Evaluation of the priority ranking capabilities of SWIFT (Sciome Workbench for Interactive, Computer-Facilitated Text-mining) software

Article type
Authors
Walker V1, Holmgren S1, Thayer K1, Rooney A1, Macleod M2, Currie G2, Sena E2, Sherratt N2, Rice A3, Howard B4, Shah R4, Pelch K1
1National Institute of Environmental Health Sciences (NIEHS)/National Institutes of Health (NIH), USA
2Centre for Clinical Brain Sciences, University of Edinburgh, Scotland
3Department of Surgery and Cancer, Imperial College, England
4SciOme LLC, USA
Abstract
Background: There is growing interest in assessing the ability of machine learning approaches to priority rank studies as a way to reduce the human burden in screening literature when conducting a systematic review.
Objectives: To assess the performance of Sciome Workbench for Interactive, Computer-Facilitated Text-mining (SWIFT) priority ranking algorithm to identify studies considered relevant based on manual screening.

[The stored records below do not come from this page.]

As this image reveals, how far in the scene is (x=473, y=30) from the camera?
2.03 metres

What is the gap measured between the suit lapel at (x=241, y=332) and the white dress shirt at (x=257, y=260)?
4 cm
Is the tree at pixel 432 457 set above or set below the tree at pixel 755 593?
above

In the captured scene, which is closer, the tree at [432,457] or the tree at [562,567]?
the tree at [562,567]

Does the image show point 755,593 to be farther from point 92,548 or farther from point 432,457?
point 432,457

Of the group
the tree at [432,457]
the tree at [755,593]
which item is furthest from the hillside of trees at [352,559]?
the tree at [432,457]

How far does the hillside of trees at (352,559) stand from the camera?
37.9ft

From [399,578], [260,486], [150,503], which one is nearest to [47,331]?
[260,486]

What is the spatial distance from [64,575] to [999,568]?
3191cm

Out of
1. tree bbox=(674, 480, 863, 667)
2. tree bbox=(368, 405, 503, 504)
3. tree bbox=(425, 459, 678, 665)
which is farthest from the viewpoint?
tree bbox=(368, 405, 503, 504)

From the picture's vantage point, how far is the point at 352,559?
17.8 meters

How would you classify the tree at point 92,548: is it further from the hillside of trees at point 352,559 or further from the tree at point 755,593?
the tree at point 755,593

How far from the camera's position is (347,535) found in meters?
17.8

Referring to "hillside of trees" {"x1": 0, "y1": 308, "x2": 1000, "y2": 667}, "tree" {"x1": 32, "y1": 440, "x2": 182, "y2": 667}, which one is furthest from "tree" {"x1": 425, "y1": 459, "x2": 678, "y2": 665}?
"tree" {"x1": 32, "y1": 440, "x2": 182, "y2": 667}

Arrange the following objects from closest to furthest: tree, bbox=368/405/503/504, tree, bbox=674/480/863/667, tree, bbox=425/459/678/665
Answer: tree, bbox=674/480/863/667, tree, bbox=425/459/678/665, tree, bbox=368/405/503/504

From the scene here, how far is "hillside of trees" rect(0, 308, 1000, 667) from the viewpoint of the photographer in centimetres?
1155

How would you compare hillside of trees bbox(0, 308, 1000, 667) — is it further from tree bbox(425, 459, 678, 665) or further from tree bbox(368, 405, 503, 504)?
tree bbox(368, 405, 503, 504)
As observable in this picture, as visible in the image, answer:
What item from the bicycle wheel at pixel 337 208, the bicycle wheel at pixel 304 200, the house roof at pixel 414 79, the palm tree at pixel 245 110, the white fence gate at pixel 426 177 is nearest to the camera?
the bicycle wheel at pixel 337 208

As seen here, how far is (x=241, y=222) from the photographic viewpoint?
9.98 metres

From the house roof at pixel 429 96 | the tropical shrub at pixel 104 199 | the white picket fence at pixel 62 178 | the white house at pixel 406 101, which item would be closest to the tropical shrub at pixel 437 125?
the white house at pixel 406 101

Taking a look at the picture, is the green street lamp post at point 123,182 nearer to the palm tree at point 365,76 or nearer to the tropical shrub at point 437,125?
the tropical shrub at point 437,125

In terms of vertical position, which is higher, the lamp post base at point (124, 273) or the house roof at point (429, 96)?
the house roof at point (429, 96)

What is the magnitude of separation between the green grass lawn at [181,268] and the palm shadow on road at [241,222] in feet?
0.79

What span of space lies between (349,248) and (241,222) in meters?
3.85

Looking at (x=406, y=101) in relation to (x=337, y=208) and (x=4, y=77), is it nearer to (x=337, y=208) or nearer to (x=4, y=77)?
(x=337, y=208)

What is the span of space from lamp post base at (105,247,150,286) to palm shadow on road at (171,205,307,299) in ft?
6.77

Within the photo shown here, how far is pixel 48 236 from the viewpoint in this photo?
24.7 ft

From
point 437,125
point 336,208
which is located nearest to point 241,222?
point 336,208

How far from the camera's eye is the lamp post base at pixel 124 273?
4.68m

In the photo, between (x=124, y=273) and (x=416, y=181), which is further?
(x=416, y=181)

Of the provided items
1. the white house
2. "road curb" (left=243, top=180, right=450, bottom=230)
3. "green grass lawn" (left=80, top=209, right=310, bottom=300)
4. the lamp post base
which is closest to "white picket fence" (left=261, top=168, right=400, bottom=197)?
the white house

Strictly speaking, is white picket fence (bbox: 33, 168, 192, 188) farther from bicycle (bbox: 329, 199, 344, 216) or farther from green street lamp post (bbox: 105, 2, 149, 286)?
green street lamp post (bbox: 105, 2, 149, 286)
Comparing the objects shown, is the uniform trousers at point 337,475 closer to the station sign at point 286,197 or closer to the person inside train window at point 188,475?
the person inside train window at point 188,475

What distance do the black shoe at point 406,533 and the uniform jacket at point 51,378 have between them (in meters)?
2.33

Methods: Four case studies representing a range of complexity and size were used to assess the performance of SWIFT: 1) transgenerational inheritance of disease, 2) bisphenol A (BPA) and obesity 3) perfluorooctane sulfonate/perfluorooctanoic acid (PFOS/PFOA) and immunotoxicity, and 4) neuropathic pain. For each case study two independent reviewers manually screened results to determine study relevance and identify test sets of 30 to 400 included and excluded references. The test sets were used to priority rank the literature search results in SWIFT for relevance using an algorithm that considers term frequency (title, abstract, MeSH headings and SuppChem annotations) and Latent Dirichlet Allocation (LDA) topic modeling. This ranking was evaluated with respect to 1) number of studies that needed to be screened in order to identify 90% and 95% of known relevant based on manual screening, and 2) the 'Work Saved over Sampling' (WSS) performance metric, which defines, for a specific level of recall, the percentage reduction in effort achieved by a ranking method compared to a random ordering of the documents.
Results: For all four datasets, using 100 training examples and LDA topic modeling, the prioritization procedure reduces the number of citations that must be screened to achieve a recall rate of 90% (Table 1) by 50% or more. For the more stringent recall rate of 95%, the range in the number of citations screened was reduced by 44%, for the neuropathic pain dataset, to 80%, for the PFOS/PFOA dataset. The greatest increases in screening efficiency were observed in the more targeted topics.
Conclusions: Text-mining and machine learning programs such as SWIFT can be valuable tools to reduce the human screening burden.